On My Tattoo, Part One (Because I have Two).

I want us all to remember that no matter what we are, in difference, we share our struggle for the right to be who we are

I am going to take a break from the AIDS and HIV prevention in today’s blog, because I am much more than just an HIV + man.  I often find myself frustrated with the gay community’s amazing ability to weaken itself with subdivision, as if being white, gay, and HIV+ were not enough to separate me from the whole of humanity, I am also expected to be identify as a “long-term survivor,” “over-forty,” “hairy,” “bear-ish,” and now, much more than I am comfortable with it, a “Daddy.”  And make no mistake I recognize all too well the safety and comforts that are found in the subdividing our “sameness”.  The labels that do this work are powerful tools in making a community and creating empowerment for an individual.  But there is an inherent dichotomy in that act as well.  From a very early age, I remember thinking how often these differences did not make me less like the other “others”— but instead made me more like them.  As Maya Angelo said, "We are more alike, my friends, than we are unalike." 

I said in Leaving The Rest that I have always longed to be a citizen of the world.  To turn on old racism joke on its head, “I have plenty of straight friends,” and I don’t wish to be separated from their world by a long list of labels.  Instead, I wish to participate beside them in world that is recognized as “ours,” not “theirs.”  But, as hopeful as I am for this future of oneness, the constant pressure to further subdivide myself from the whole with label upon label exhausts me. 

Growing up in Arkadelphia, Arkansas, I was painfully aware of the racism that surrounded me, even in my own home. My father was, and is, an open racist, as is much of my extended family. My mother was a racist, but felt guilt about it.  She took the time to teach my sister and I that we should not believe what she felt, that she knew it was wrong.  Still she insisted racisim was ingrained make-up in her in a way that she could not change and sometimes could not control.  Though my family’s racism was not limited to any one race, because we lived in the south, it was most heavily focused on blacks. I remember, at a young age, like eight or nine, feeling that if my family knew what I was inside, that they would hate me the way they hated black people.  At about age twelve, I remember thinking that I was luckier than black people, because I could hide what I was from the world.  The hardest part of growing up was learning to own the label of gay, not just openly, but proudly, without fear of the hate it might bring in others.  That choice has come at great cost.  Much of extended family would rather I not be associated with them. 

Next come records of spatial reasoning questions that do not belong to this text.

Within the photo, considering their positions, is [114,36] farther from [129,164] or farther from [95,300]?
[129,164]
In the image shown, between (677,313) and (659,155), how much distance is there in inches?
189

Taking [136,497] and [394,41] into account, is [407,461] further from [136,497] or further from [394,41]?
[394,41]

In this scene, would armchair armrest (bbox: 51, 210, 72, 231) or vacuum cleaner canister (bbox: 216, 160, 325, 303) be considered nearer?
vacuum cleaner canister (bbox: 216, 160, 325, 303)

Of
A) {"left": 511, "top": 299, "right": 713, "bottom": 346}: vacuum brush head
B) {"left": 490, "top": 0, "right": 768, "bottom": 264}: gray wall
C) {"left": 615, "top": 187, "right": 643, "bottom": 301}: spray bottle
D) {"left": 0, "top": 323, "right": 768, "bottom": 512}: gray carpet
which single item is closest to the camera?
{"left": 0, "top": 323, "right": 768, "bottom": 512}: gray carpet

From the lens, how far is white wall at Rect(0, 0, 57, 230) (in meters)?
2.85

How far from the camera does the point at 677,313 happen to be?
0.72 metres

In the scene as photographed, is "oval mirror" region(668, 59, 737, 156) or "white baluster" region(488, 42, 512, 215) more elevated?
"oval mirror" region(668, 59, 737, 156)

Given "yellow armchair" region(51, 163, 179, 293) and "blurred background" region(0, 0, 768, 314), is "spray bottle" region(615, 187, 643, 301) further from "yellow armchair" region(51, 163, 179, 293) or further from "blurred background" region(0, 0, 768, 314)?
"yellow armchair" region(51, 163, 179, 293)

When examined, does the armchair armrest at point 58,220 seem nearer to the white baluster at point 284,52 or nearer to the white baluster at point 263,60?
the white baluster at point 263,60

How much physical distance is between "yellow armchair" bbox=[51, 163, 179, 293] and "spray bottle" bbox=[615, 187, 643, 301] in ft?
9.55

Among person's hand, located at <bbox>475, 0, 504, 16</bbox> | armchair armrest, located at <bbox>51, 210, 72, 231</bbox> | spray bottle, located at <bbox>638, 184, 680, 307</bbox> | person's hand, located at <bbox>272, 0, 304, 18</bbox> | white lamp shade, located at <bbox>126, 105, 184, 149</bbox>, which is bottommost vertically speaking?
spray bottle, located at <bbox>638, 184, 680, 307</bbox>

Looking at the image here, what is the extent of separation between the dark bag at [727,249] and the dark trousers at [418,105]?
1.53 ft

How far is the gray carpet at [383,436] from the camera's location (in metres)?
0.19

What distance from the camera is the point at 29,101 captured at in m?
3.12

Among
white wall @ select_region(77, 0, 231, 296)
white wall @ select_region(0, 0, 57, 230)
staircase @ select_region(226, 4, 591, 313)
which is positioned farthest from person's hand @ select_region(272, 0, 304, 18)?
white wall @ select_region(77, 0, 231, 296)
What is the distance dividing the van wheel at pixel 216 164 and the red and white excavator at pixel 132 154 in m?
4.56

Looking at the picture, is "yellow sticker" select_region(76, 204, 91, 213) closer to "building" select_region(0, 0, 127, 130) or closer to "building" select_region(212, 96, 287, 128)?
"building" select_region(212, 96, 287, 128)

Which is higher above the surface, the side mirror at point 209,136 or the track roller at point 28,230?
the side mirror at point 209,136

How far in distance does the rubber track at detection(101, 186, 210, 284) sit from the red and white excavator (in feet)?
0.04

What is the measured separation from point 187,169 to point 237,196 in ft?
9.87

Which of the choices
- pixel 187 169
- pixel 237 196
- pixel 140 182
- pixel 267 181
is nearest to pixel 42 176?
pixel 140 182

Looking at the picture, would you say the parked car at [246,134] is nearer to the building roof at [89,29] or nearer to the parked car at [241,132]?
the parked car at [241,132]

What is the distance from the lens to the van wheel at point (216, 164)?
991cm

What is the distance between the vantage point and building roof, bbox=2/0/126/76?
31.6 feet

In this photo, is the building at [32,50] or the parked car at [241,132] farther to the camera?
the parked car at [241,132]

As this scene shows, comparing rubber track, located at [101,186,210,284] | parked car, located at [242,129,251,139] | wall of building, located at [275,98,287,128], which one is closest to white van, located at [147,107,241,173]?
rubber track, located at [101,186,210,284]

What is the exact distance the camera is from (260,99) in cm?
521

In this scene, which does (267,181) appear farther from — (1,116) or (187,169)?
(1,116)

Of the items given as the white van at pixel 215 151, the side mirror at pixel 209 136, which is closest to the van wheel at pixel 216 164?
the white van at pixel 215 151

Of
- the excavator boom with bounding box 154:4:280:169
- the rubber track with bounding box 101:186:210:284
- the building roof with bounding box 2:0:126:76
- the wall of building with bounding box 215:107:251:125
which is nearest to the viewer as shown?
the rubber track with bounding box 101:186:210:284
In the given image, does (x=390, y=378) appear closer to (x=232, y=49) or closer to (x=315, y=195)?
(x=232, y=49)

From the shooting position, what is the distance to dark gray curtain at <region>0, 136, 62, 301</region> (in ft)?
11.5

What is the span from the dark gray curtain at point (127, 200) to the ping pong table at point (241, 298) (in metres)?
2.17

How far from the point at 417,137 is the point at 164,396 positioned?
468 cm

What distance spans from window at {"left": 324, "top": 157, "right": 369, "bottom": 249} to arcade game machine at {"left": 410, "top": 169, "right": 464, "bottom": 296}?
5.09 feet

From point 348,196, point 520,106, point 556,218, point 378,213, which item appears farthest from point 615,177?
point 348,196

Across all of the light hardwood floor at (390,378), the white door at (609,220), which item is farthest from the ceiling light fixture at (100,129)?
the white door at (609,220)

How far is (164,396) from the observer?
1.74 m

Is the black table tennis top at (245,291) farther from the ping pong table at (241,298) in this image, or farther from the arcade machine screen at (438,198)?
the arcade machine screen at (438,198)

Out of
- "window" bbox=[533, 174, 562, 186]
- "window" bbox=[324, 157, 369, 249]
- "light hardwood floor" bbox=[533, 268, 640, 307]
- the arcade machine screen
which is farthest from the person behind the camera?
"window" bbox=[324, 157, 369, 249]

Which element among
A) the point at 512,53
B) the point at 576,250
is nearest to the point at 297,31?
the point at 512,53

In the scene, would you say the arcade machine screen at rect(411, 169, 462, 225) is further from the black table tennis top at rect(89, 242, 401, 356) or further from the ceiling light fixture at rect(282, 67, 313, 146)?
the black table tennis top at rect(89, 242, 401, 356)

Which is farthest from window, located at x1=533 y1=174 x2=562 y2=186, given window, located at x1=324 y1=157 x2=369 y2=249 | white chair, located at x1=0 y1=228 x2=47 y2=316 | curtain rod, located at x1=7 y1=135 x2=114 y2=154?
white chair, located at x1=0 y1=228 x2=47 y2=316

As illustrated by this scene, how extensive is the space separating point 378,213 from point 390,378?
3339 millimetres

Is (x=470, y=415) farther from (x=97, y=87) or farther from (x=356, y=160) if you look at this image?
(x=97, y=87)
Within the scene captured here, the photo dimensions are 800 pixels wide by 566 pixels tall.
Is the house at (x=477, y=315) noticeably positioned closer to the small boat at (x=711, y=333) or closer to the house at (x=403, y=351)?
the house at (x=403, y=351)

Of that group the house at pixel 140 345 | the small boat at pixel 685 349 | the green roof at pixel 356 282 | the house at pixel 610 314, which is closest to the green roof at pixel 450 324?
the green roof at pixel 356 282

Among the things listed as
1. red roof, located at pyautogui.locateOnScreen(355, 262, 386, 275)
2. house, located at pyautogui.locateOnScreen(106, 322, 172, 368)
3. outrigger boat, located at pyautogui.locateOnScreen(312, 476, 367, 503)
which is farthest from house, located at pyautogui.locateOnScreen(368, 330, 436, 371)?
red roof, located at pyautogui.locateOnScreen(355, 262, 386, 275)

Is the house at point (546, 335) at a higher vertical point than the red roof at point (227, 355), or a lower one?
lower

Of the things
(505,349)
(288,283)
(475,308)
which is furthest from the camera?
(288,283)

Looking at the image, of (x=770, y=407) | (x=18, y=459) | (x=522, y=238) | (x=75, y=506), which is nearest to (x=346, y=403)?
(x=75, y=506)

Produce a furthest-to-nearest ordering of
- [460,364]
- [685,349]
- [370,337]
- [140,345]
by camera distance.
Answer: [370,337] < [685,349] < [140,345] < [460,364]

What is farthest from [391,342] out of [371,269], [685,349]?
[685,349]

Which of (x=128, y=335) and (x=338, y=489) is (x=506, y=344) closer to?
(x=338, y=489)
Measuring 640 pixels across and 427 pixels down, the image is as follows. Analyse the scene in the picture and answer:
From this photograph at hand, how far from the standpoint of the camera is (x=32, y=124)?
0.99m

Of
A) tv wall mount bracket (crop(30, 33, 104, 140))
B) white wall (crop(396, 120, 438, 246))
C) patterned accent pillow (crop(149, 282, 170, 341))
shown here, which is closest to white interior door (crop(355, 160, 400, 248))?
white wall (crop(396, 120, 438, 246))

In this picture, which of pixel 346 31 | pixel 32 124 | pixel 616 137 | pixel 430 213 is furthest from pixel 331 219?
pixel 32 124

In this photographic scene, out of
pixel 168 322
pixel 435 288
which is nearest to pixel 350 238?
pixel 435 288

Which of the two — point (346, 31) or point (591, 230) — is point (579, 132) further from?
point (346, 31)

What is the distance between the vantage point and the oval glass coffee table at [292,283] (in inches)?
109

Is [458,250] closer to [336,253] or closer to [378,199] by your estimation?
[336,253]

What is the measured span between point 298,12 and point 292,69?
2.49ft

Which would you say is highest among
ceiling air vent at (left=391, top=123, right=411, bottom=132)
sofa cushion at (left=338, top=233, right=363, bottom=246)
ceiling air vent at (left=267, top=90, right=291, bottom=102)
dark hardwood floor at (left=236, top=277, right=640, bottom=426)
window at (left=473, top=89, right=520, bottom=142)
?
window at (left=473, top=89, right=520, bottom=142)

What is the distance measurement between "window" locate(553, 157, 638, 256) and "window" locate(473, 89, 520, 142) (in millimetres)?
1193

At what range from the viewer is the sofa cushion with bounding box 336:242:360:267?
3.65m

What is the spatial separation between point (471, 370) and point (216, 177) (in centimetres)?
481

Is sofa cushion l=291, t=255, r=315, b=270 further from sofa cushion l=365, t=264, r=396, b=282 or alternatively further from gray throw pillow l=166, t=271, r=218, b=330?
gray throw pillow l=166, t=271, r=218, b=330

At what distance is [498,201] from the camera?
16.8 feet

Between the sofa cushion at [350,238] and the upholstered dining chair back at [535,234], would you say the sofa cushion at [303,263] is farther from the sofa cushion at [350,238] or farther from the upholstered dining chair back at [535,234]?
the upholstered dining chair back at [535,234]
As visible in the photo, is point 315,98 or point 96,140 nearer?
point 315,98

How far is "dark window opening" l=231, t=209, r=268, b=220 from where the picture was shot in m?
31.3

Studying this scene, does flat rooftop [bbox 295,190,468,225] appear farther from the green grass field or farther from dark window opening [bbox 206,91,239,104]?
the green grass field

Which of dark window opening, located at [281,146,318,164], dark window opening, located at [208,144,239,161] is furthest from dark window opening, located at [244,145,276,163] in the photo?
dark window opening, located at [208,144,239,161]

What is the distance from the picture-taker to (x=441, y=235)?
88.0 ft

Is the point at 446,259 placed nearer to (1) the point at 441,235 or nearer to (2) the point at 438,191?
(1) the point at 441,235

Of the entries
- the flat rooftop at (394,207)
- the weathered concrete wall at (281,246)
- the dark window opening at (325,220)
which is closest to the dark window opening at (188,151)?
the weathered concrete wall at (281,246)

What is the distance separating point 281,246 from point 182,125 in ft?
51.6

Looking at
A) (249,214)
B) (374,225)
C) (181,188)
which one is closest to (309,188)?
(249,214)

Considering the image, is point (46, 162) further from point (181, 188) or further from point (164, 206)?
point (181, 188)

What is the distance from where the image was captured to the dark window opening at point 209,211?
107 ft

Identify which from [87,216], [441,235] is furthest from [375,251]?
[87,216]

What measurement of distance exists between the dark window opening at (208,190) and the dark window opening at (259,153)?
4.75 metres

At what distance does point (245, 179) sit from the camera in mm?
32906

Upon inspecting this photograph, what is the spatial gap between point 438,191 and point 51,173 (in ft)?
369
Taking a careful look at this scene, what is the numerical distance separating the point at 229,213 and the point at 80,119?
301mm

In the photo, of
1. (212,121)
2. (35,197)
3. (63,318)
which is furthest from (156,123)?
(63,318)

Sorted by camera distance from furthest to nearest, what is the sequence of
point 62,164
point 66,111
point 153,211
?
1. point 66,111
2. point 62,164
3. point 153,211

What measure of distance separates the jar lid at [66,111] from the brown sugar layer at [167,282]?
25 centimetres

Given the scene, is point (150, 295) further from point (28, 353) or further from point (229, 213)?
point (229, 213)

As a result, on my left shoulder, I got a tattoo that is based on the Belasco drawing seen below.  Most people who see it immediately reduce this tattoo to an expression of my sexual attraction to black men.  But, from the moment I saw this image, it summed up so much for me — not about just my understanding of what it was to be different, but also, what the world could be if all those that were different could find a uniting commonality in that “otherness”.  To me, the drawing also brought forth the image of the staff of Hypocrites, a symbol of healing to the whole world

I got this tattoo the day I decided I was going to have to face the choice I often make, a choice to hide who I was or not, everyday for the rest of my life.  I had saved the image on my desktop for years, and debated about the possibility of having it inked into my skin for at least that long.  I knew that realistically, that the ideal this tattoo might not play out, that requirements of employers, family and other pressures would occasionally require the ink to be covered. So I placed the intertwined feet in a way that it peaks out from a short sleeve shirt — so the door to the conversation would always be open, even when the reality of my intent is mostly obscured.  

The dream of this tattoo is much larger than that of my personal desire to be seen for what I am.  I want us all to remember that no matter what we are, in difference, we share struggle to live openly.  In otherness, we can find sameness.  And this movement is begging to be started, but it requires a remarkable braveness and openness, one being modeled well by President Obama’s leadership in the movement for LGBT equality beyond that of marriage.  It has rich historical roots, something you can learn more about in this great Ted Talk by Yoruba Richen.   

Forces will always rally against that impulse.  They will insist that real equality will be costly to the powerful, and that fear will always fight back.  We can trace this beyond Yorba Richen’s talk to the work of Caesar Chavez, Che Guevara, the existence of Hitler, and in the collective history of slavery in thousands of historical and modern cultures. We can see the parallels of early successes beginning to form in the struggles of the Transgendered.  Living on those front lines of these battles can be exhausting and that is why I gave myself permission to place this tattoo in a place that can be easily covered.  Despite my best of intentions, some days, I still chose to hide my difference. 

In large part, I know that each and every time I chose to cover my tattoo, I make it okay for the world to be "theirs" and not "mine".  And that choice hurts.  But I am too old to fight that fight every minute of every day, even if, these days, a lot of that battle exists only within myself.  As often as I can, I let my ink show, and wear it with pride.  Not because I am out to sleep with a bunch of black men (though in complete honesty I’m the opposite opposed to that idea), but because in order for us to make the world “ours” and not “theirs” it will take all of us who share “difference” to unite in claiming that reality.